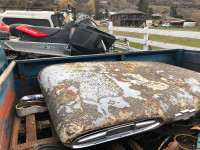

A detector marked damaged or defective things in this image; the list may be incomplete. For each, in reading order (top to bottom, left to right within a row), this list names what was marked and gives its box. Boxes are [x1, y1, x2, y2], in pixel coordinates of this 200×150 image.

rusty car hood [37, 61, 200, 146]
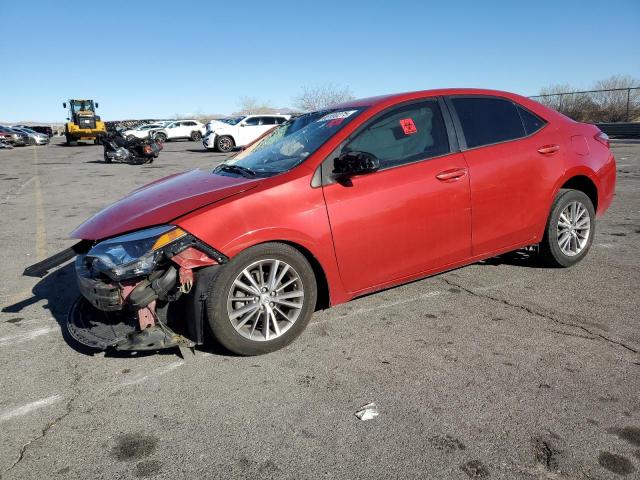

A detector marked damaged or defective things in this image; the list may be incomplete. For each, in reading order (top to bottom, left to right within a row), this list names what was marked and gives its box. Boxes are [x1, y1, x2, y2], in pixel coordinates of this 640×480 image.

crumpled hood [72, 169, 258, 240]
damaged headlight [85, 226, 186, 282]
front-end collision damage [67, 227, 228, 350]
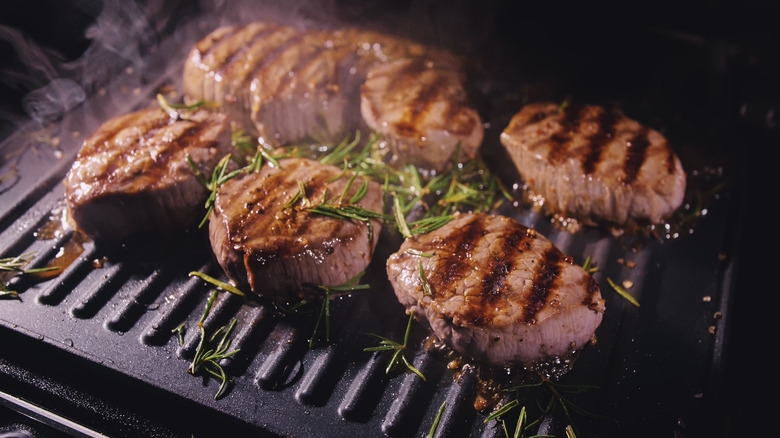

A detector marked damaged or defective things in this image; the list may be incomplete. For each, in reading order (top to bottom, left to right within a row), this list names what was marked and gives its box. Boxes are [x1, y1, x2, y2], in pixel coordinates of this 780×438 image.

charred sear line [544, 104, 588, 164]
charred sear line [580, 108, 616, 175]
charred sear line [620, 127, 652, 184]
charred sear line [430, 216, 484, 292]
charred sear line [520, 248, 564, 324]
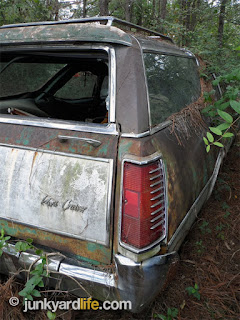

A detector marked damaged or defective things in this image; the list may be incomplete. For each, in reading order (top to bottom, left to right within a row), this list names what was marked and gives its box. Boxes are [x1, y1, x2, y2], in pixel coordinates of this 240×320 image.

corroded bumper [0, 245, 178, 312]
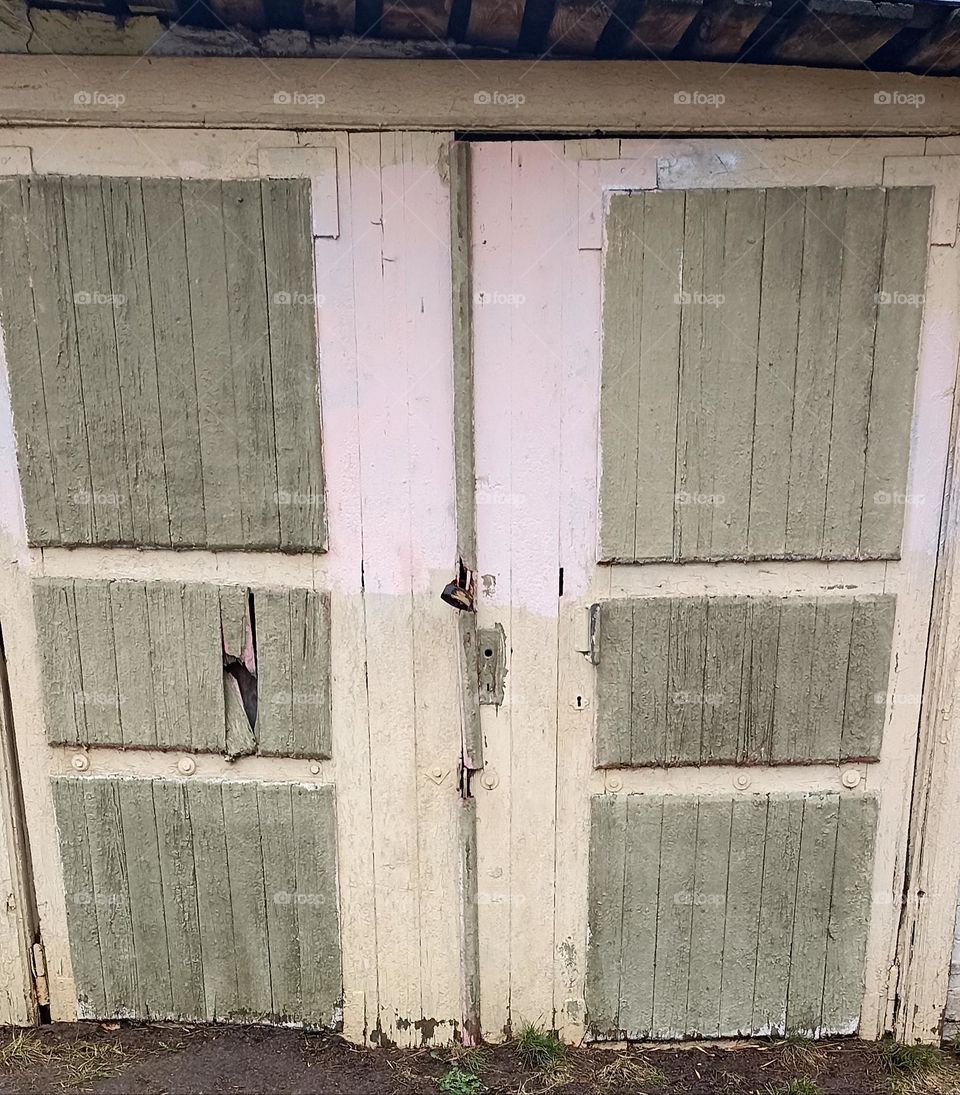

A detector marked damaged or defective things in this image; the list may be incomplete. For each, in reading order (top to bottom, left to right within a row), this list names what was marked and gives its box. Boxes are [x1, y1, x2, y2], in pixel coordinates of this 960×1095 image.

chipped green paint [0, 180, 326, 556]
chipped green paint [599, 183, 928, 560]
chipped green paint [32, 578, 332, 757]
chipped green paint [595, 595, 893, 766]
chipped green paint [52, 775, 343, 1020]
chipped green paint [582, 792, 875, 1038]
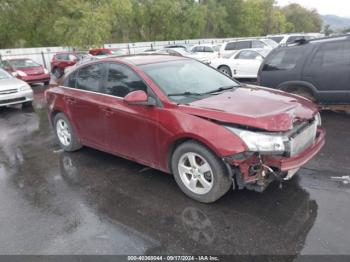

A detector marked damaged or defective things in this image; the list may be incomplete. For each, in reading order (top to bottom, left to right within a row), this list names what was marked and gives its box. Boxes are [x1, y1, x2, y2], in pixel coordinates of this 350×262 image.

damaged chevrolet cruze [45, 54, 326, 203]
crumpled hood [179, 85, 318, 132]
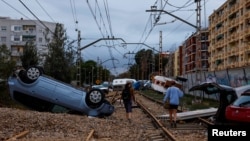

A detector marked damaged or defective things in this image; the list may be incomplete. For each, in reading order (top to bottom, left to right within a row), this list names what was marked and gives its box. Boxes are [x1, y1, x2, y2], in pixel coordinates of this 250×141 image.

overturned car [7, 66, 114, 117]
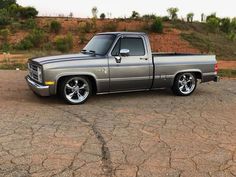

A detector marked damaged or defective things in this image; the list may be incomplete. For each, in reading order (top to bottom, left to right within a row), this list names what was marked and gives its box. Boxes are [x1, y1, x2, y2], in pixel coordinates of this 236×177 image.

cracked asphalt [0, 70, 236, 176]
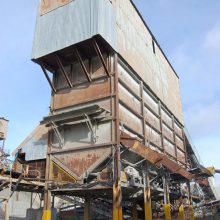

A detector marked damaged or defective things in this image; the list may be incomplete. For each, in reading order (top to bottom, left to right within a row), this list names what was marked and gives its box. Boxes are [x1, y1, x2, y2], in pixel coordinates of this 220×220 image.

rusted steel panel [51, 79, 110, 110]
rusted steel panel [117, 82, 142, 113]
rusted steel panel [118, 103, 143, 136]
rusted steel panel [144, 105, 160, 130]
rusted steel panel [145, 124, 161, 147]
rusted steel panel [53, 147, 111, 178]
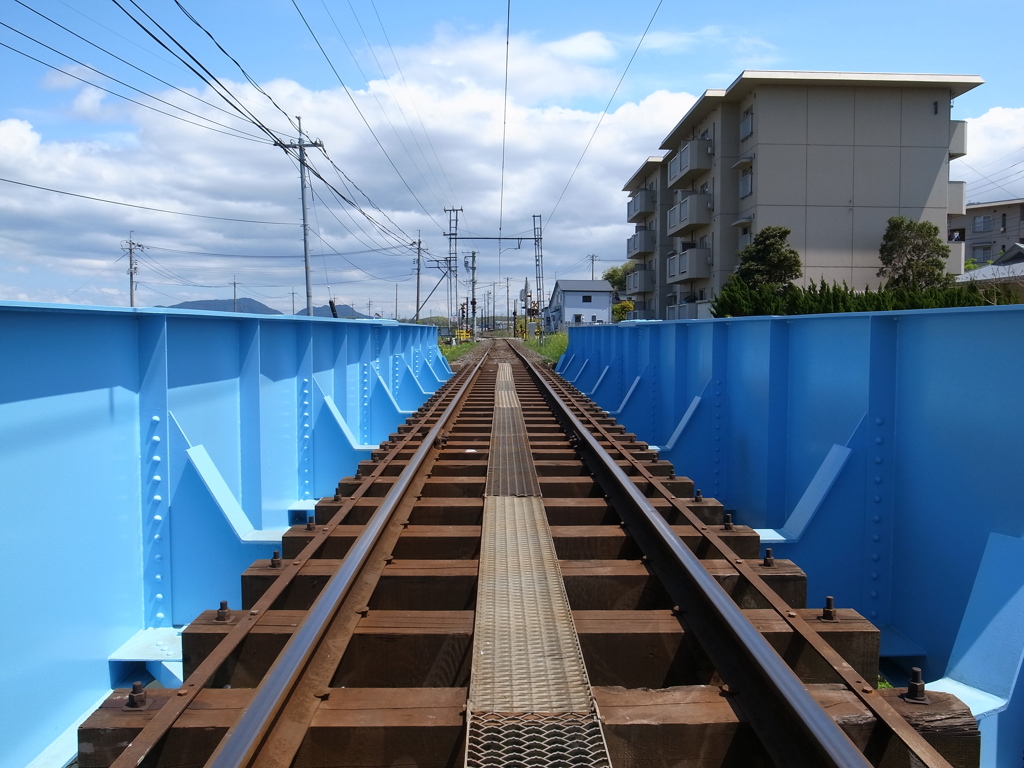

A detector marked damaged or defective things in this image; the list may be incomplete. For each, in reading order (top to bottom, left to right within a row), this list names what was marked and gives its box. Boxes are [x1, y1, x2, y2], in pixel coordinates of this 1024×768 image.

rusty rail fastener [901, 671, 933, 708]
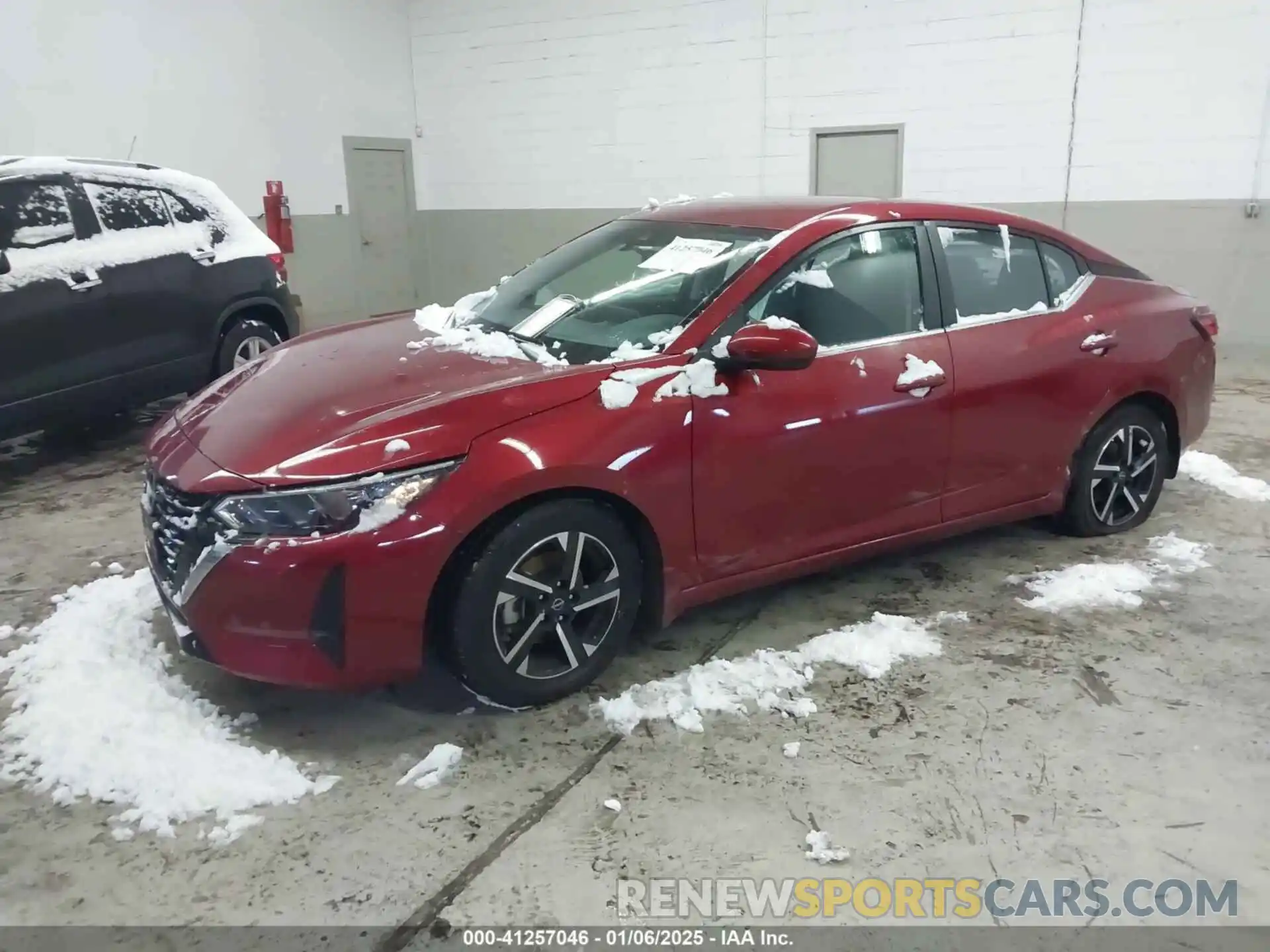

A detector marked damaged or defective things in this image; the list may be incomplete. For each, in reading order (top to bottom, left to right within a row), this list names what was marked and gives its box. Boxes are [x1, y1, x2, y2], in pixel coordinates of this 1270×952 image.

broken headlight [212, 459, 462, 540]
damaged red car [144, 199, 1214, 711]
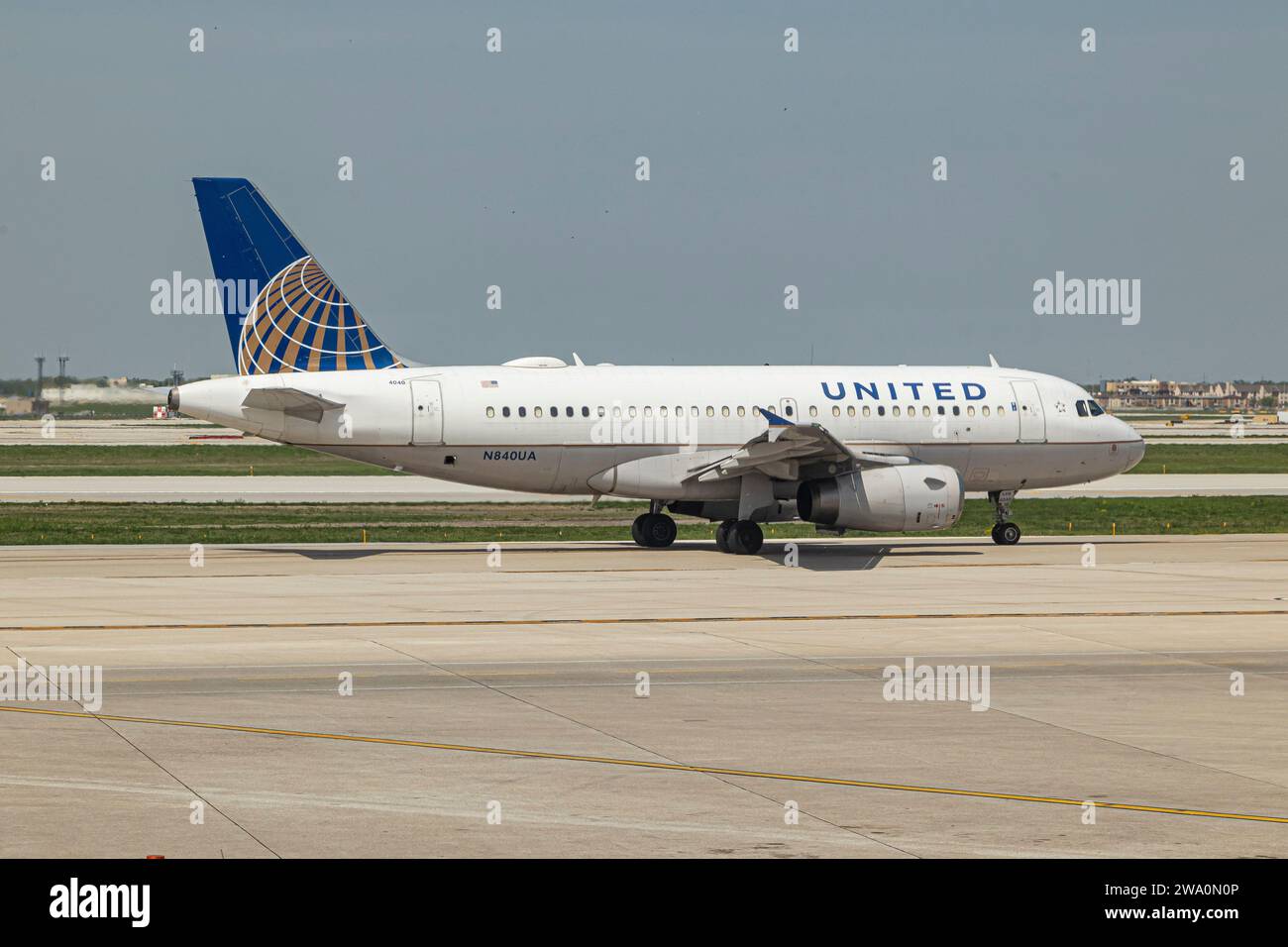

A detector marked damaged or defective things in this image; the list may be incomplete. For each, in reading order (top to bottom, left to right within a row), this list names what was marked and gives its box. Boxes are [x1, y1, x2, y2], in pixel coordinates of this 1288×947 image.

pavement crack line [3, 644, 279, 860]
pavement crack line [363, 641, 912, 855]
pavement crack line [5, 705, 1282, 824]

= Exercise aim =
Transcribe the records above exactly, omitting every picture they contain.

= Answer to this exercise =
A detector marked damaged or defective things in this image; the list may be incomplete. For each, in reading order (top to bottom, left to right within a row), this list names what was marked and gives its box. Boxes are [x1, y1, x2, y2], in pixel coordinates of this 200×150 image.

rusty car hood [37, 61, 200, 146]

A detector marked damaged or defective things in this image; the list may be incomplete. For each, in reading order (top to bottom, left to right within a row), this list names what was marked and gives its box. Boxes are [x1, y1, x2, y2], in pixel coordinates of this 640×480 image.

crumpled hood [72, 169, 258, 240]
damaged headlight [85, 226, 186, 282]
front-end collision damage [67, 227, 228, 350]

A detector marked damaged or defective things in this image; the list may be incomplete. For each, in reading order (top to bottom, left to right within a row), this list names what was marked and gives its box. Boxes are [x1, y1, x2, y2], in pixel coordinates of this 780×438 image.

charred sear line [544, 104, 588, 164]
charred sear line [580, 108, 616, 175]
charred sear line [620, 127, 652, 184]
charred sear line [430, 216, 484, 292]
charred sear line [520, 248, 564, 324]

A detector marked damaged or defective things in this image; the list may be incomplete. For each, in reading order (top to bottom, left to right within a row), this list names what was marked and gives its box. Boxes are [x1, y1, x2, y2], in pixel coordinates of this 240×320 image.

corroded bumper [0, 245, 178, 312]

A detector marked damaged or defective things in this image; the list may be incomplete. For each, in reading order (top to bottom, left to right within a row), this list names what was marked and gives its box. Boxes are [x1, y1, x2, y2], in pixel coordinates of this 960×1095 image.

chipped green paint [0, 180, 326, 556]
chipped green paint [599, 183, 928, 560]
chipped green paint [32, 578, 332, 757]
chipped green paint [595, 595, 893, 766]
chipped green paint [52, 775, 343, 1020]
chipped green paint [582, 792, 875, 1038]

A detector marked damaged or defective things in this image; the list may be incomplete. For each, in reading order (top to bottom, left to right within a row), this list names what was marked and gives its box. Boxes are [x1, y1, x2, y2], in pixel coordinates of this 350×262 image.

damaged chevrolet cruze [45, 54, 326, 203]
crumpled hood [179, 85, 318, 132]

A detector marked damaged or defective things in this image; the list may be incomplete. For each, in reading order (top to bottom, left to right within a row), this list names what was marked and gives its box. Boxes are [x1, y1, x2, y2], in pixel coordinates of this 250×141 image.

overturned car [7, 66, 114, 117]

A detector marked damaged or defective things in this image; the list may be incomplete. For each, in reading order (top to bottom, left to right within a row), this list names what was marked and gives its box. Boxes are [x1, y1, x2, y2], in pixel coordinates of this 236×177 image.

cracked asphalt [0, 70, 236, 176]

A detector marked damaged or defective things in this image; the list may be incomplete. For each, in reading order (top to bottom, left to right within a row), this list names what was marked and gives its box. Boxes are [x1, y1, x2, y2], in pixel coordinates of this 220×220 image.

rusted steel panel [51, 79, 110, 110]
rusted steel panel [117, 82, 142, 113]
rusted steel panel [118, 103, 143, 136]
rusted steel panel [144, 105, 160, 130]
rusted steel panel [145, 124, 161, 147]
rusted steel panel [53, 147, 111, 178]

A detector marked damaged or defective things in this image; the list may be incomplete. For each, in reading order (top to bottom, left to right within a row), this list names what was marked and gives its box. Boxes are [x1, y1, x2, y2], in pixel coordinates of this 1024×768 image.

rusty rail fastener [901, 671, 933, 708]

A detector marked damaged or defective things in this image; the list may be incomplete. For each, in reading order (top to bottom, left to right within a row), this list names what was marked and gives its box. Boxes are [x1, y1, x2, y2], in pixel coordinates of this 1270×952 image.

broken headlight [212, 459, 462, 540]
damaged red car [144, 199, 1214, 711]

A detector marked damaged or defective things in this image; the list may be incomplete. For each, in reading order (top to bottom, left to right within a row), this list names what was marked and gives its box. Boxes are [x1, y1, x2, y2], in pixel coordinates of this 1288×947 image.

pavement crack line [3, 644, 279, 860]
pavement crack line [363, 641, 912, 855]
pavement crack line [5, 705, 1282, 824]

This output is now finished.